Prompt ->
Which lines of the entries hold the string "poly"? Copy each one.

======== Data to process ========

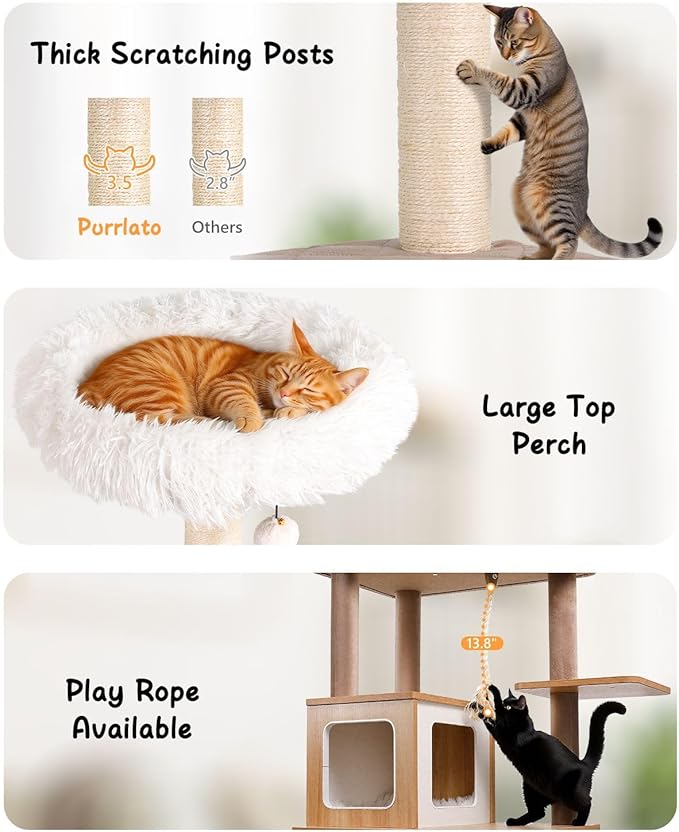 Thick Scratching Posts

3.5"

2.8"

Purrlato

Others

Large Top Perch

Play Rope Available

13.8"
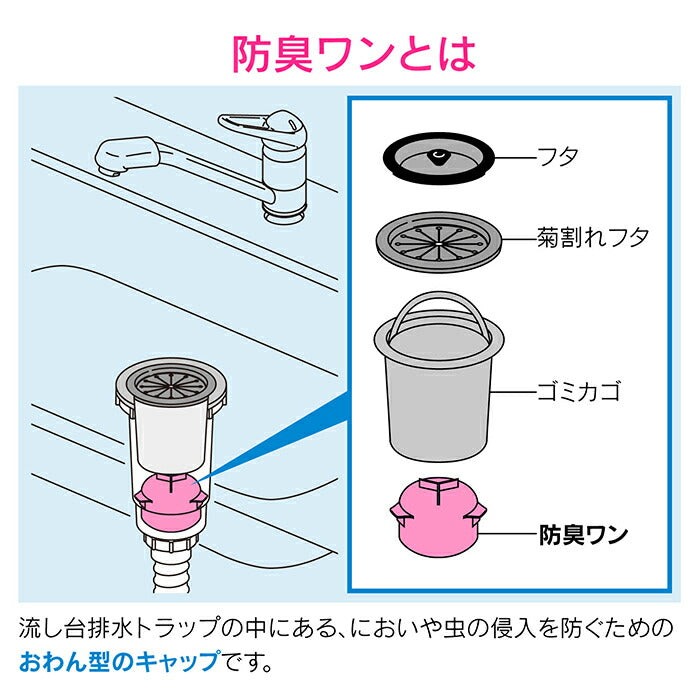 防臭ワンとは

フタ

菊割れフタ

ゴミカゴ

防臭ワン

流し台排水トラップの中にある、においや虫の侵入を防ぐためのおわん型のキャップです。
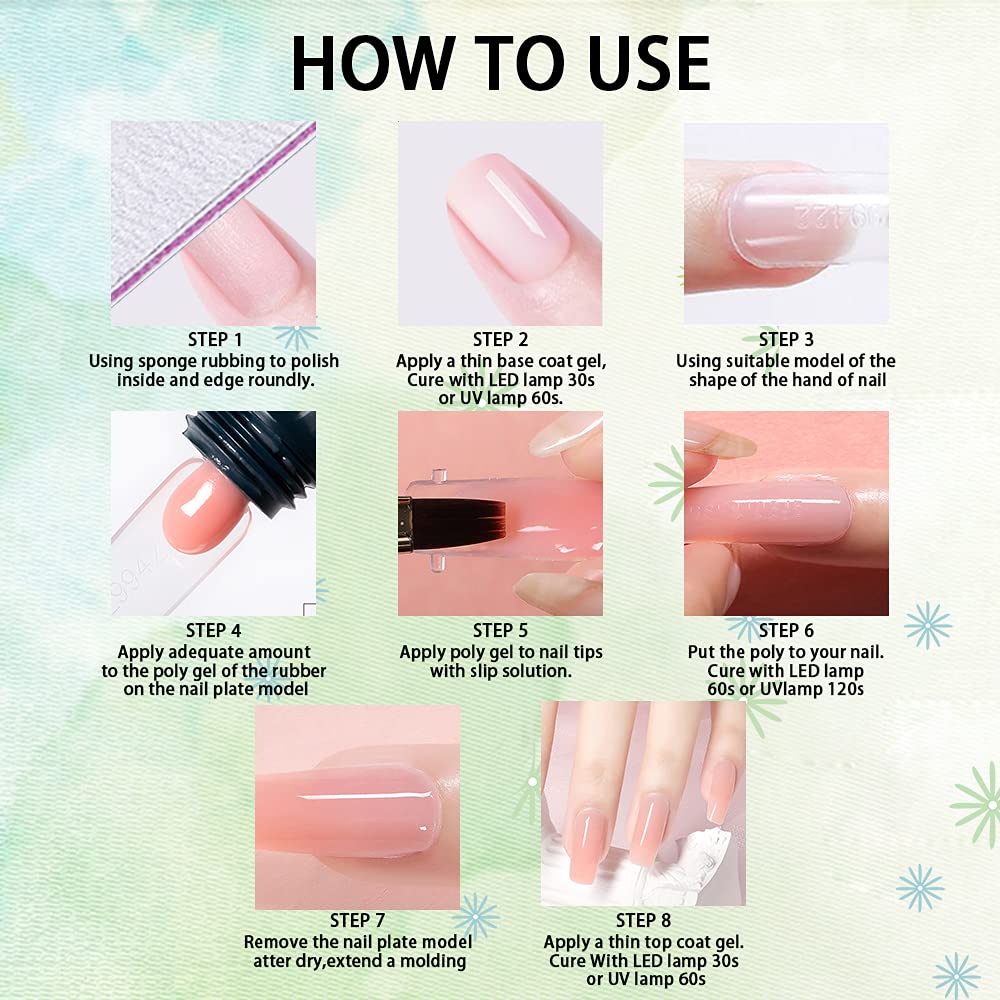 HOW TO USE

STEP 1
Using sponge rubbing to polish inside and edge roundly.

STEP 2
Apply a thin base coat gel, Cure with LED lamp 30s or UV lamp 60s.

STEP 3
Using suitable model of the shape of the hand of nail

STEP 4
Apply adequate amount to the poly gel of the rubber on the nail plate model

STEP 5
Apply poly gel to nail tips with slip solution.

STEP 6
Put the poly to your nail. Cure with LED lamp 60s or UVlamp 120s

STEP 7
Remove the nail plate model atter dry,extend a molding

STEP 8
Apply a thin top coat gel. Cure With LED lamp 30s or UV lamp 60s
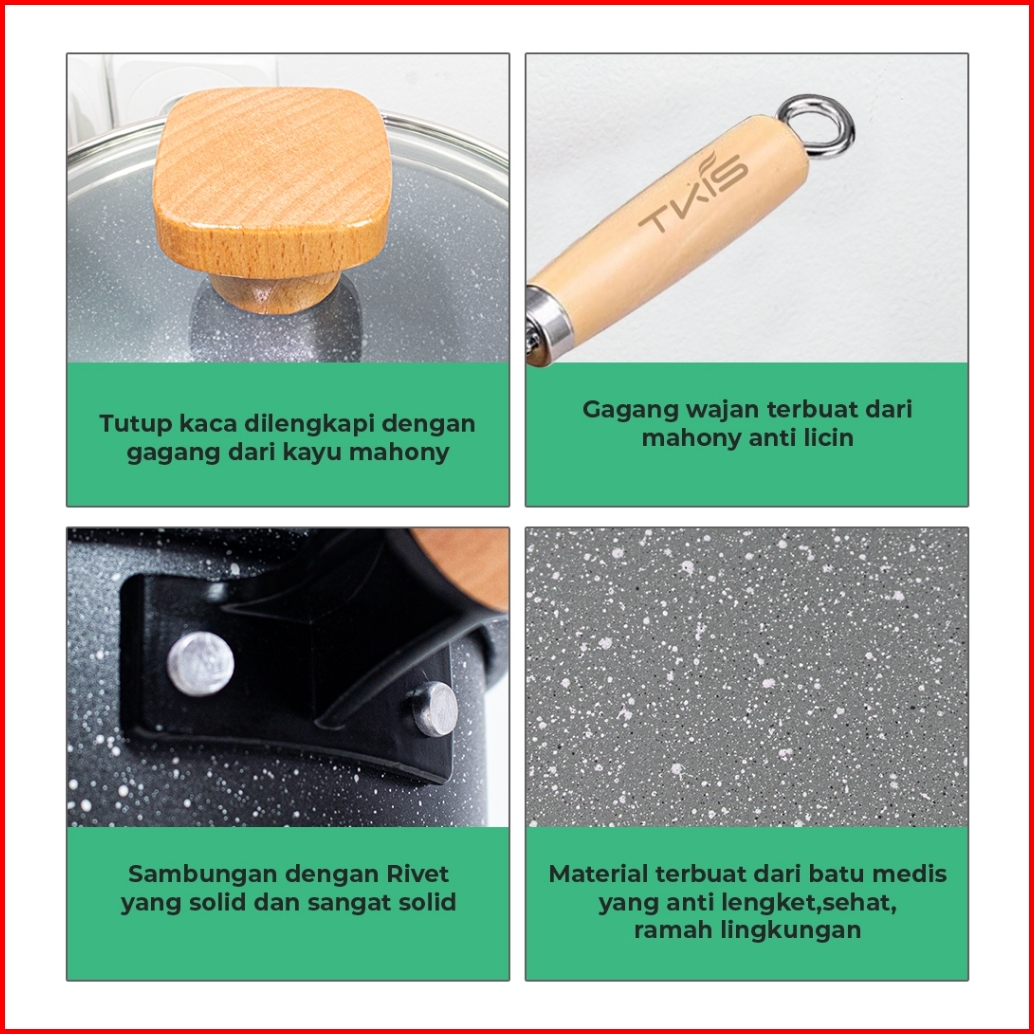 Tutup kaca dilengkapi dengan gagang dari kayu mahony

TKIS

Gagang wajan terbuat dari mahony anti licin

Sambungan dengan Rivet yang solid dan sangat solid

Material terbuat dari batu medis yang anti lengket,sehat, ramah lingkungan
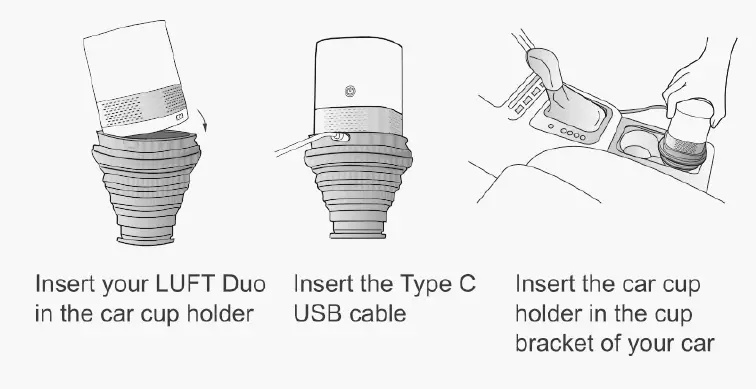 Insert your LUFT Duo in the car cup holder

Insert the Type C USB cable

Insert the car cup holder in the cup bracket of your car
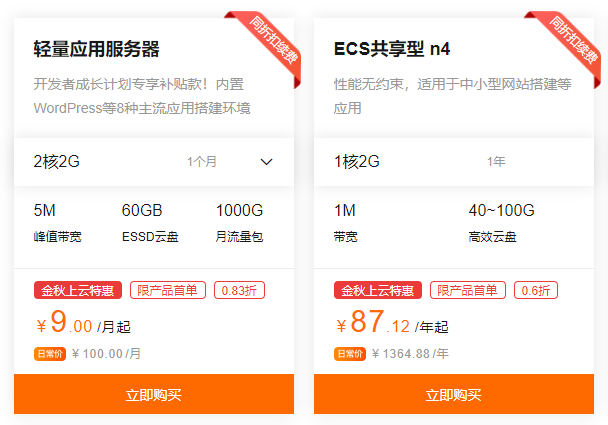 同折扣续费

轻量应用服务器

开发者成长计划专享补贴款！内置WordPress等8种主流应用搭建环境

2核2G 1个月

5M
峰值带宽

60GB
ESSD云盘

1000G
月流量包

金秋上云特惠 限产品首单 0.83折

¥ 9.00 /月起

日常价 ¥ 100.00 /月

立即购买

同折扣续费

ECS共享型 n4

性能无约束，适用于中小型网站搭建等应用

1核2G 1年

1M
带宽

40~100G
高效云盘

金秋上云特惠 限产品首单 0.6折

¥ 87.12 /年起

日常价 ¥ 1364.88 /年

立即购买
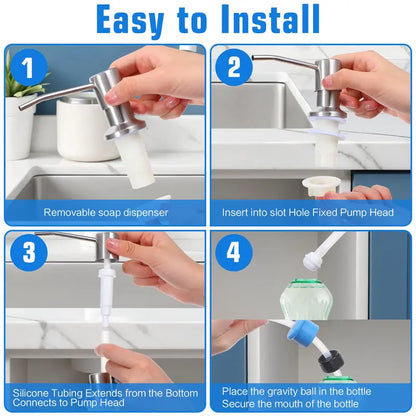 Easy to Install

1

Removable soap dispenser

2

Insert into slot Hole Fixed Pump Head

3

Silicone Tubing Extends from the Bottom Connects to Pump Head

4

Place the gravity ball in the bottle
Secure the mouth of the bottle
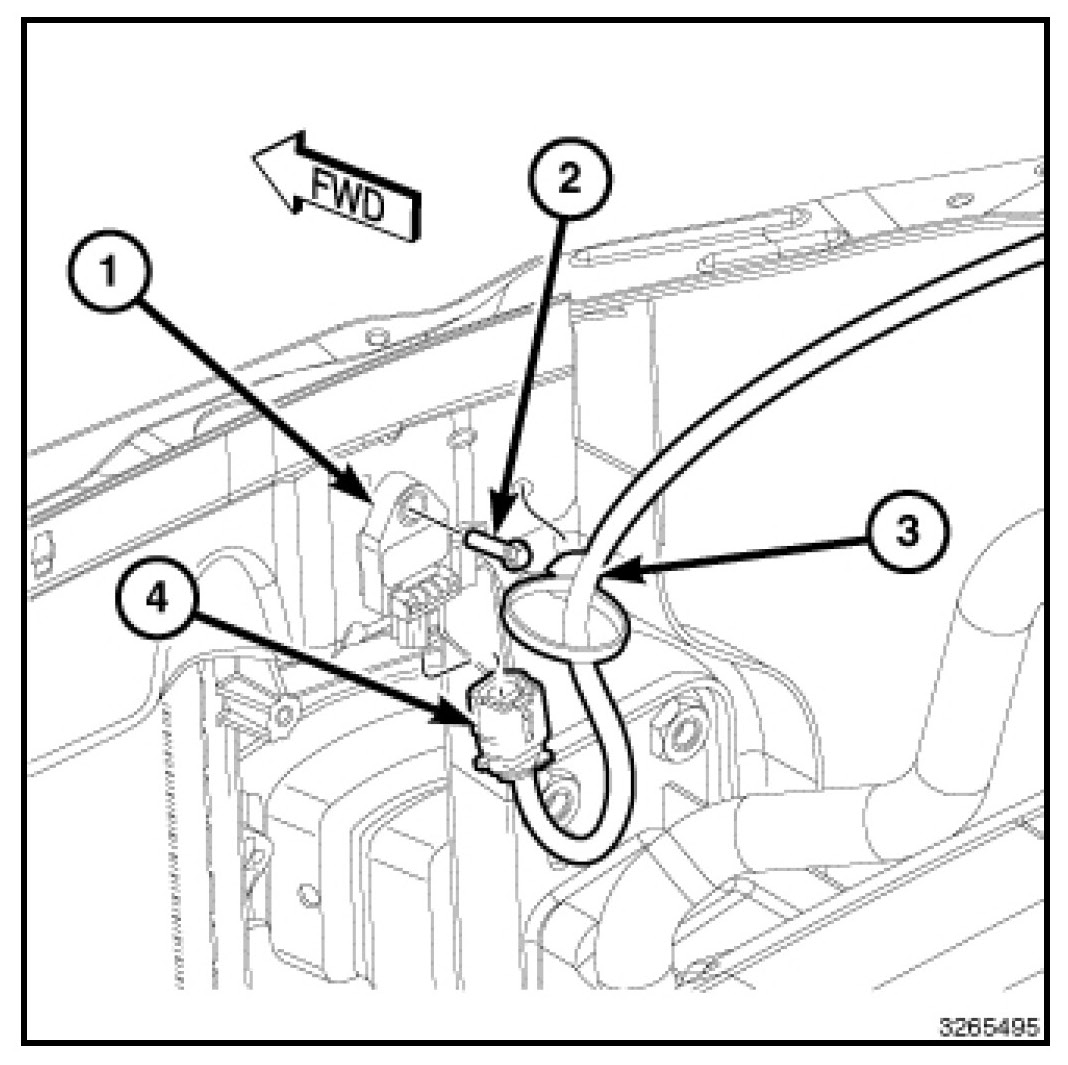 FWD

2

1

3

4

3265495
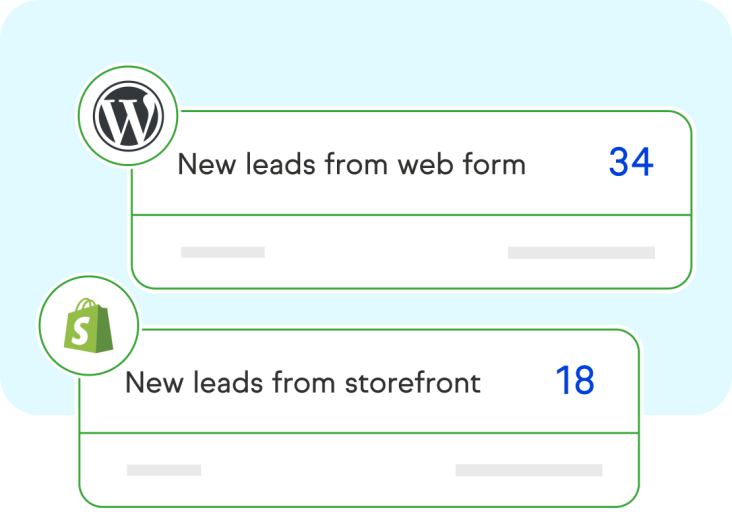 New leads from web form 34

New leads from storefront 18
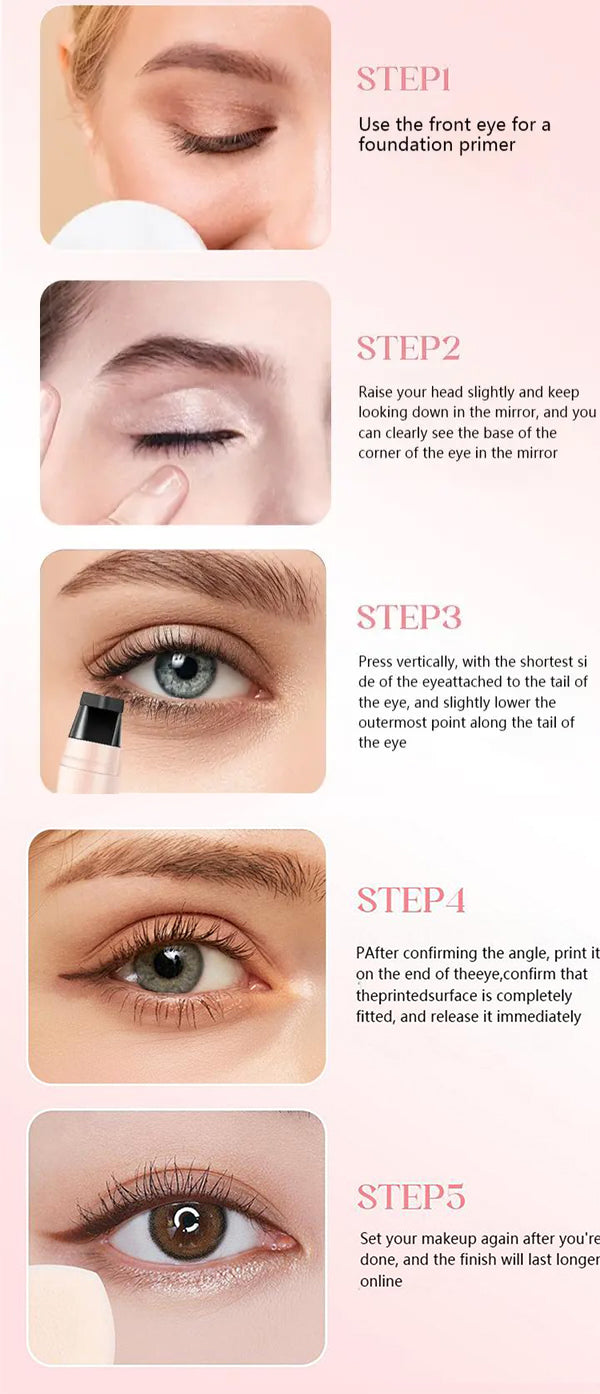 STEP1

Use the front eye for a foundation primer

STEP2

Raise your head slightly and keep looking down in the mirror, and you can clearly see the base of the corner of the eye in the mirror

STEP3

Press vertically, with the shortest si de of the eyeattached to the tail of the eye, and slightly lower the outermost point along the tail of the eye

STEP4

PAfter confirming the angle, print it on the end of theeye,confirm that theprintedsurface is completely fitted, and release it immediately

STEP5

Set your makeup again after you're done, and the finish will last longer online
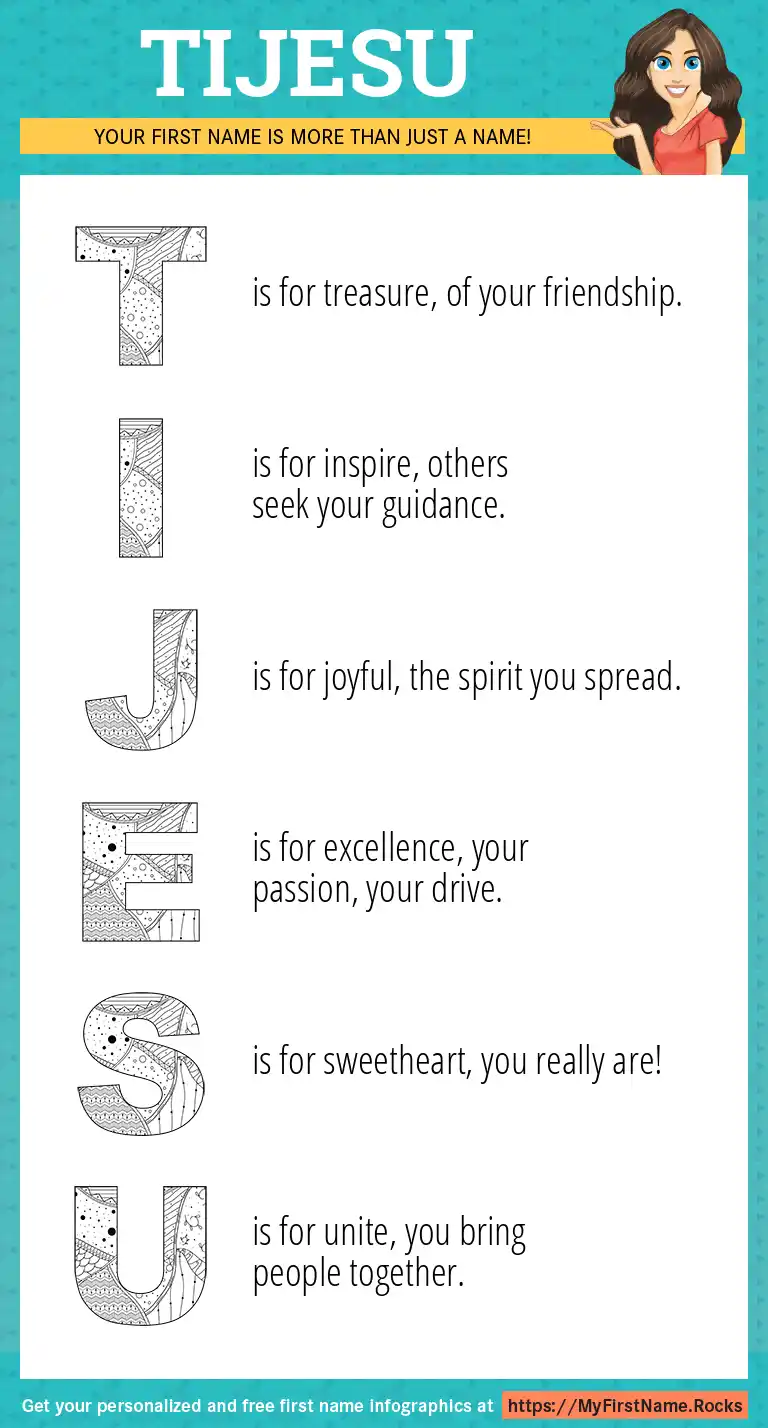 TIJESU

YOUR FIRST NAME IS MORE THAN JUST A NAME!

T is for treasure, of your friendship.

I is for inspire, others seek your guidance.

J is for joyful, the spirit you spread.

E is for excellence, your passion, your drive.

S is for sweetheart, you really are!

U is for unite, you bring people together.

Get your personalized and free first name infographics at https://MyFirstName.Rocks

========

Answer to the exercise ->
Apply adequate amount to the poly gel of the rubber on the nail plate model
Apply poly gel to nail tips with slip solution.
Put the poly to your nail. Cure with LED lamp 60s or UVlamp 120s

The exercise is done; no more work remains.